La decisión de la Corte satisface los intereses estratégicos de la gran burguesía y no supone riesgo alguno para el sistema, considerando que prácticamente todos los candidatos con opciones de suceder a Uribe suscriben su estrategia. Todos son –con matizaciones menores– partidarios de la ‘seguridad democrática’. No habría, entonces, lugar para cambios que no sean de fachada y los retoques serían los estrictamente indispensables para corregir el rumbo y dar una imagen nueva ante la opinión nacional e internacional. Tampoco se observa, de momento, una fuerza popular opositora que pueda llegar al gobierno y proceda a desmantelar la política económica neoliberal, opte por la solución política del conflicto armado y anule los compromisos militares con Washington.

Uribe se va, pero el engendro de la ‘seguridad democrática’ se queda. Más allá de la retórica normal en este tipo de eventos, prácticamente ningún candidato con opciones se propone abandonar realmente una estrategia que ahora desean convertir en una política de Estado. Abandonado todo proyecto desarrollista y comprometido a fondo el país con la estrategia imperialista de los Estados Unidos para la región, no sorprende que la burguesía colombiana haya convertido la ‘seguridad democrática’ en su propósito nacional. Hasta la izquierda moderada –el Polo Democrático Alternativo (PDA)– muestra en su seno desconcertantes contradicciones en un tema de tanta trascendencia, sorprendiendo a su electorado con declaraciones extrañas –por decir lo menos– de importantes dirigentes del PDA, empezando por su candidato a la presidencia, el senador Petro.

Uribe no será candidato pero deja funcionando un sistema que ofrece amplias garantías a las fuerzas que controlan el poder real en el país. Aún en el caso probable de una disolución de los partidos uribistas, la continuación del uribismo parece garantizada, con o sin ellos.
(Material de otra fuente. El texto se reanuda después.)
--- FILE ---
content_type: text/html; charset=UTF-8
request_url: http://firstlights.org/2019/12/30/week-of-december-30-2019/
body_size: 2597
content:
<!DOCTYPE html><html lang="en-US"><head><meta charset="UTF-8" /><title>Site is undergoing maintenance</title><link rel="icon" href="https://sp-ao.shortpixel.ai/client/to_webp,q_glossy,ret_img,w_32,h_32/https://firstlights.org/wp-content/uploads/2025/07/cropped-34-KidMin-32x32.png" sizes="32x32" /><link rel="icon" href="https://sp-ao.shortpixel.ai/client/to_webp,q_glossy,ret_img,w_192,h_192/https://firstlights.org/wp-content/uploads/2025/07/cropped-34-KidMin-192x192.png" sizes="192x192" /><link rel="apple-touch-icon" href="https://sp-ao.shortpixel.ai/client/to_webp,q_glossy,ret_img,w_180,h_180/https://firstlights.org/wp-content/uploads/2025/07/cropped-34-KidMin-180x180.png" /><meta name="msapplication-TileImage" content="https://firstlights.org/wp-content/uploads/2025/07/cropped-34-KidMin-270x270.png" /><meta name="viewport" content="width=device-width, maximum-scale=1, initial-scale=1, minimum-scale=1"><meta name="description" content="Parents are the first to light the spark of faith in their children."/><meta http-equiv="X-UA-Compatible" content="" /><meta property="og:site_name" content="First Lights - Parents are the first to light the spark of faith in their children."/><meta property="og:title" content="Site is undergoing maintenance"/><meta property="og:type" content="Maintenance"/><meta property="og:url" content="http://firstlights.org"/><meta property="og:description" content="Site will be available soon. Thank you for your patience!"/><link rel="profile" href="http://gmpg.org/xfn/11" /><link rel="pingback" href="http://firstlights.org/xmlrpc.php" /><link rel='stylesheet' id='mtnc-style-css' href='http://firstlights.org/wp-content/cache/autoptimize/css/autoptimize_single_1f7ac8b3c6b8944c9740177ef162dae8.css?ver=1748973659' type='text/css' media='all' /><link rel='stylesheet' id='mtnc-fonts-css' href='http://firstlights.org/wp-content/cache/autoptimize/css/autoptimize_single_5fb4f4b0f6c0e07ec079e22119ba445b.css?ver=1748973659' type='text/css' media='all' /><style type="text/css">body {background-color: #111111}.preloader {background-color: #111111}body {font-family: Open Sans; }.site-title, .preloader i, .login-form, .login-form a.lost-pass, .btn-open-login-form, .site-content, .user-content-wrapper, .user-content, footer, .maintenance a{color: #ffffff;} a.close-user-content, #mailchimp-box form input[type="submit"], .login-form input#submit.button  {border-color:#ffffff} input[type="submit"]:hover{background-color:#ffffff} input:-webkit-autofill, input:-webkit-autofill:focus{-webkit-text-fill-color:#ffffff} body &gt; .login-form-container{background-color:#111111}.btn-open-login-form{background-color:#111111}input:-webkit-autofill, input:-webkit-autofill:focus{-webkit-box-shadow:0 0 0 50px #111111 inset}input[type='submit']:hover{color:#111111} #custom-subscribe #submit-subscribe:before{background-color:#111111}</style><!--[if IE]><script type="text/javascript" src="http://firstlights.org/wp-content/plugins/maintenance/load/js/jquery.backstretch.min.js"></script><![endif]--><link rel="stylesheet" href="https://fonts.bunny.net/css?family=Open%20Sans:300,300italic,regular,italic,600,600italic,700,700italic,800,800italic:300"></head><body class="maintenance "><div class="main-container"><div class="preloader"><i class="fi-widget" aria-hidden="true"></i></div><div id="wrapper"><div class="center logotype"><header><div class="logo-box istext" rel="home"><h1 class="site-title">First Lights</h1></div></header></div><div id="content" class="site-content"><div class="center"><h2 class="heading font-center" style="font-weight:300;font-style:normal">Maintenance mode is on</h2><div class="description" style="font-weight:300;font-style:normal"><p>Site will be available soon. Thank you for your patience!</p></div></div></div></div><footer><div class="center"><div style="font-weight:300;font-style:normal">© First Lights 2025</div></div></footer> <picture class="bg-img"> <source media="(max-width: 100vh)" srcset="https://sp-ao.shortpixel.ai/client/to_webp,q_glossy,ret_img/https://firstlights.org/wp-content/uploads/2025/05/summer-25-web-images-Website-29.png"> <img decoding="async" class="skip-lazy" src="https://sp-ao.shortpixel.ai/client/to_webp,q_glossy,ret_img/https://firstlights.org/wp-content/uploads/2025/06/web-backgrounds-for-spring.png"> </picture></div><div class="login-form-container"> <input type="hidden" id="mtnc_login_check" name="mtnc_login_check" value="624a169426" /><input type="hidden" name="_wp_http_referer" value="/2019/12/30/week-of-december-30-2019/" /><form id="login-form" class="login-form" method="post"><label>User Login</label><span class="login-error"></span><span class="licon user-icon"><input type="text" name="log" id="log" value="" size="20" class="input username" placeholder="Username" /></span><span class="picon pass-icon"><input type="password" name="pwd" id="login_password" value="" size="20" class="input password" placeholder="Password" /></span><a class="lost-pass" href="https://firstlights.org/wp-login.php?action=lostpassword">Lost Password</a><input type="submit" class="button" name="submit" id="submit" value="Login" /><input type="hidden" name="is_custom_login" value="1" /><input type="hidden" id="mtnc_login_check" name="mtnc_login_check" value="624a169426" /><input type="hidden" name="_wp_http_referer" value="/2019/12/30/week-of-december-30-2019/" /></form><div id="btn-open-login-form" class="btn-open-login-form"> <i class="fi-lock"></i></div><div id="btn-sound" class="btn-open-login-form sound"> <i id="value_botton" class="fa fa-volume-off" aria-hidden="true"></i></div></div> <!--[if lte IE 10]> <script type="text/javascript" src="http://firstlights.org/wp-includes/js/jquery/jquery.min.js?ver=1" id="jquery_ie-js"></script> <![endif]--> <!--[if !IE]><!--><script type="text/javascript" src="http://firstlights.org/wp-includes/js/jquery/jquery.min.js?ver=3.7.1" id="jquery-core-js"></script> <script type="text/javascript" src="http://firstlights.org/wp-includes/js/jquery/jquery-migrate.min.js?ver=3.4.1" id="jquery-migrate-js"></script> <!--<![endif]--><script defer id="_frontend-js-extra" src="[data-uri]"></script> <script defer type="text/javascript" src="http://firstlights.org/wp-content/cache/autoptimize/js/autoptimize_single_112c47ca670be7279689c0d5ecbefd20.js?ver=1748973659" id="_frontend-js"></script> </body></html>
Confiada, entonces, en la supuesta debilidad de la oposición popular, el reto de la clase dominante no es otro que imponer un gobernante nuevo que siga las políticas de Uribe, pero que no aparezca muy comprometido con sus prácticas autoritarias y mafiosas. Una salida diferente, es decir, el triunfo de una oposición real al sistema no parece de momento una posibilidad. Pero, en las coyunturas críticas puede cambiar radicalmente el rumbo de los acontecimientos: Colombia es una bomba de tiempo y la confianza de la clase dominante en la desorganización y escasa participación política de las mayorías podría en un momento dado transformarse. Hace falta sólo una chispa para incendiar toda la pradera.